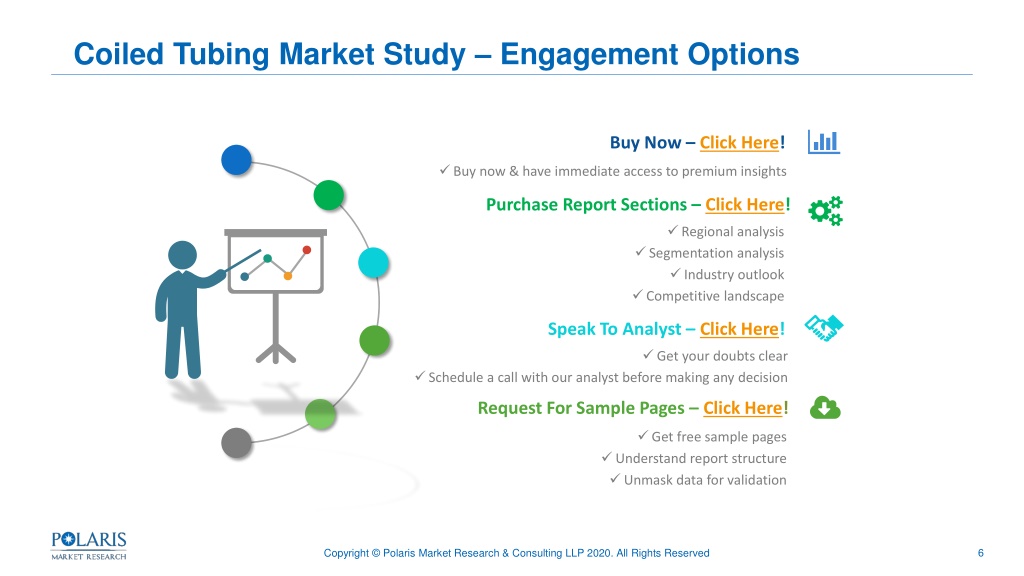 Coiled Tubing Market Study – Engagement Options

Buy Now – Click Here!

✓ Buy now & have immediate access to premium insights

Purchase Report Sections – Click Here!

✓ Regional analysis
✓ Segmentation analysis
✓ Industry outlook
✓ Competitive landscape

Speak To Analyst – Click Here!

✓ Get your doubts clear
✓ Schedule a call with our analyst before making any decision

Request For Sample Pages – Click Here!

✓ Get free sample pages
✓ Understand report structure
✓ Unmask data for validation

POLARIS MARKET RESEARCH

Copyright © Polaris Market Research & Consulting LLP 2020. All Rights Reserved

6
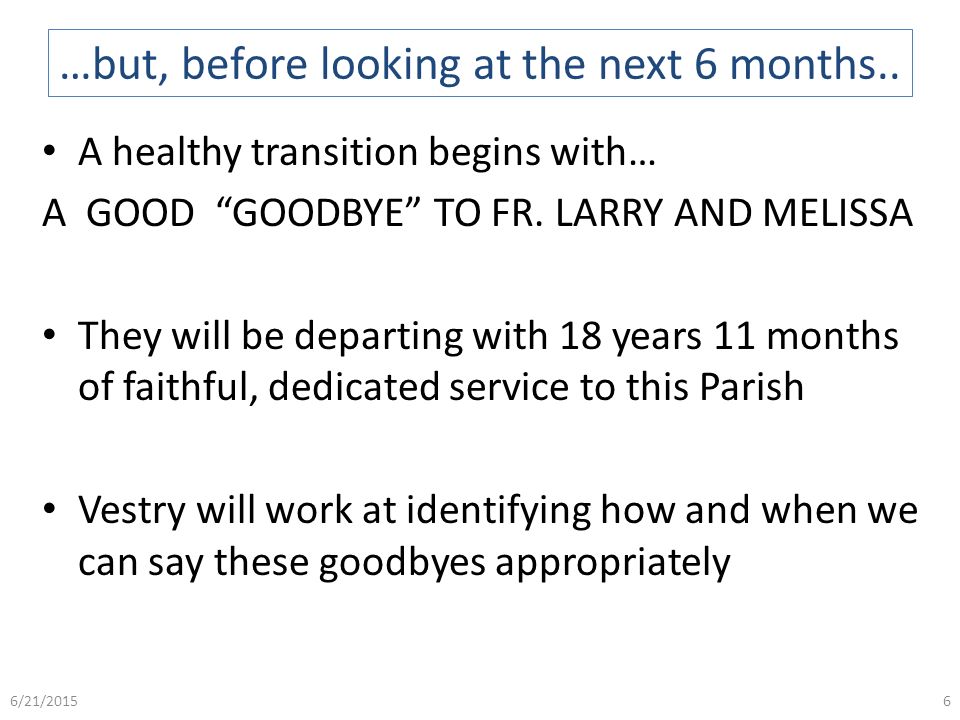 …but, before looking at the next 6 months..

• A healthy transition begins with…

A GOOD “GOODBYE” TO FR. LARRY AND MELISSA

• They will be departing with 18 years 11 months of faithful, dedicated service to this Parish

• Vestry will work at identifying how and when we can say these goodbyes appropriately

6/21/2015

6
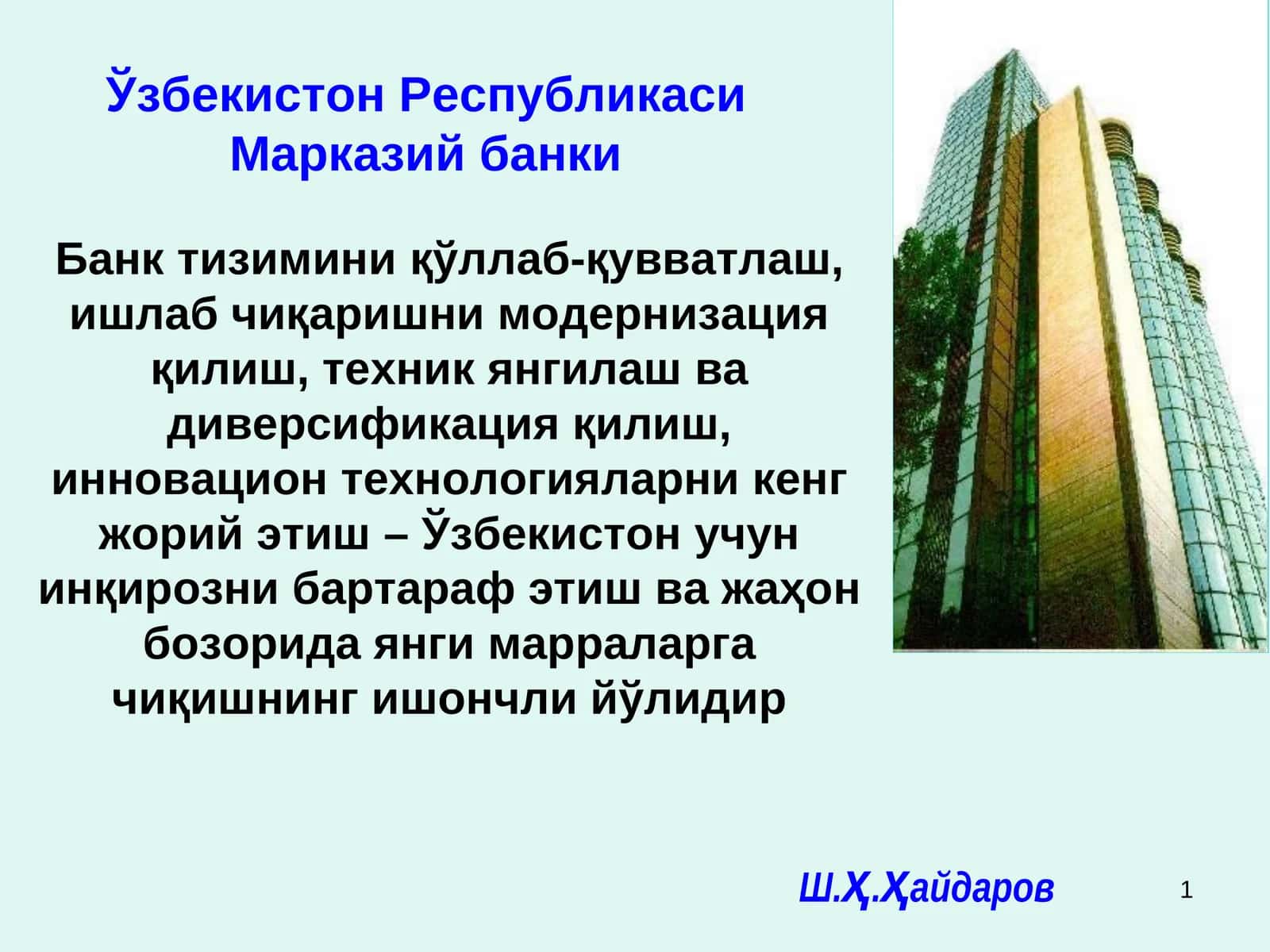 Ўзбекистон Республикаси Марказий банки

Банк тизимини қўллаб-қувватлаш, ишлаб чиқаришни модернизация қилиш, техник янгилаш ва диверсификация қилиш, инновацион технологияларни кенг жорий этиш – Ўзбекистон учун инқирозни бартараф этиш ва жаҳон бозорида янги марраларга чиқишнинг ишончли йўлидир

Ш.Ҳ.Ҳайдаров

1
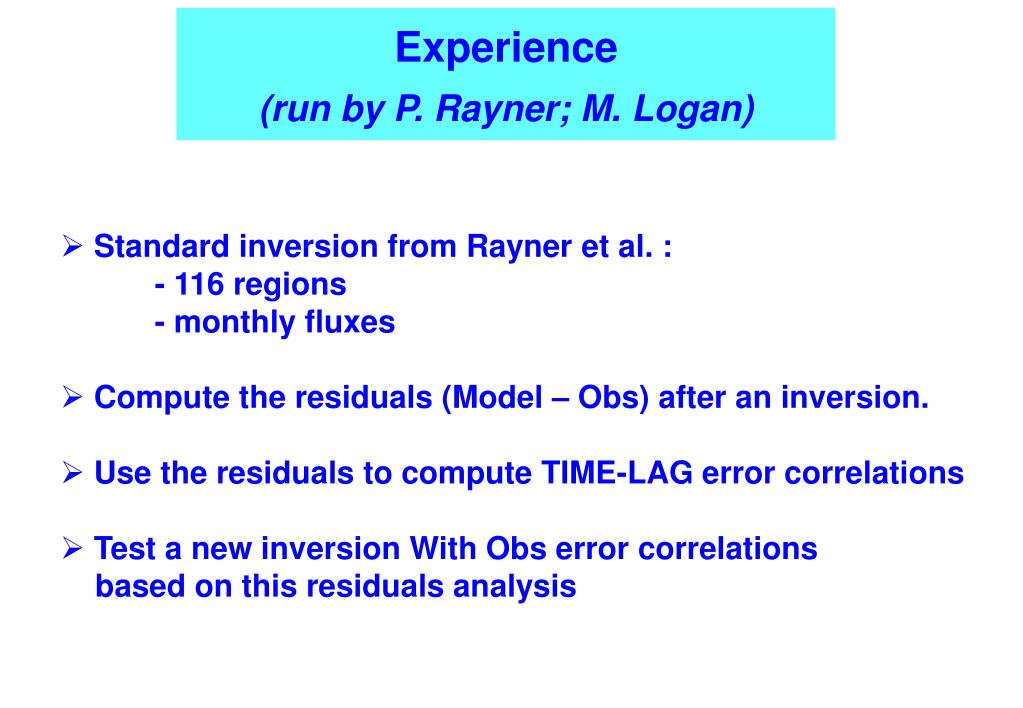 Experience
(run by P. Rayner; M. Logan)

➢ Standard inversion from Rayner et al. :
- 116 regions
- monthly fluxes

➢ Compute the residuals (Model – Obs) after an inversion.

➢ Use the residuals to compute TIME-LAG error correlations

➢ Test a new inversion With Obs error correlations based on this residuals analysis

WHAT YOU NEED TO DO: Make a copy of each line in the records above that has the word "Rayner".

SOLVED PROBLEM:
(run by P. Rayner; M. Logan)
➢ Standard inversion from Rayner et al. :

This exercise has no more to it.